This afternoon, GW law professor (and Concurring Opinions blogger) Daniel Solove will be delivering a lecture on ""The Future of Reputation: Gossip, Rumor, and Privacy on the Internet" at the Case Western Reserve University School of Law. The talk, which is sponsored by the Center for Law, Technology, and the Arts, will build upon the themes of Solove's recent book of the same name. Here's a brief description of the talk:

What information about you is available on the Internet? What if it's wrong, humiliating, or true but regrettable? Will it ever go away?

Teeming with chatrooms, online discussion groups, and blogs, the Internet offers previously unimagined opportunities for personal expression and communication. But there's a dark side to the story. A trail of information fragments about us is forever preserved on the Internet: a chronicle of our private lives—often of dubious reliability and sometimes totally false—instantly accessible to friends, strangers, dates, employers, neighbors, relatives, and anyone else who cares to look.
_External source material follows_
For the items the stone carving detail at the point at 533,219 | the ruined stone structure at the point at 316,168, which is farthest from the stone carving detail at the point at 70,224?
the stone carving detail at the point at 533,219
Focusing on blogs, Internet communities, cyber mobs, and other current trends, Professor Solove will explore the profound implications of the online collision between free speech and privacy as he offers a fascinating account of how the Internet is transforming gossip, the way we shame others, and our ability to protect our own reputations.

Longstanding notions of privacy need review, and unless we establish a balance among privacy, free speech, and anonymity, we may discover that the freedom of the Internet makes us less free.

The event will be webcast live. Details here.

John Jacob J:
Strange that they didn't invite Michael Fertik, Solove's debate sparring partner of late. The two of them put on a pretty good show.
1.23.2008 1:27pm
Gregory Conen (mail):
It seems these talks always seem to focus on the signal. But one of the perpetual problems with the internet is that the signal to noise ratio is has always been low. Any troubling information about me is buried in an assortment of other information which is not so damning. That's part of the reason I post using my real name; that much more random, innocent data for any problems to hide in.

More troubling, to my mind, is the accumulation of data in private databases. Any online purchase is logged by name, date, region and credit card. Every search is possibly logged by IP address. Active data gathering is far more of a problem than passive. Maybe he'll address that, but the preview suggests he won't.
1.23.2008 4:15pm
Gregory Conen (mail):
So, I caught the 2nd half of it. He had some decent ideas, and raised valid concerns. I don't see a recording of it, was it only to be webcast live?
1.23.2008 9:10pm
JM Hanes (mail):
I've been saying for years that if there's any constitutional amendment begging to be written, it's an amendment addressing the expectation of privacy. It might not be easy to write, but the need will only grow with time.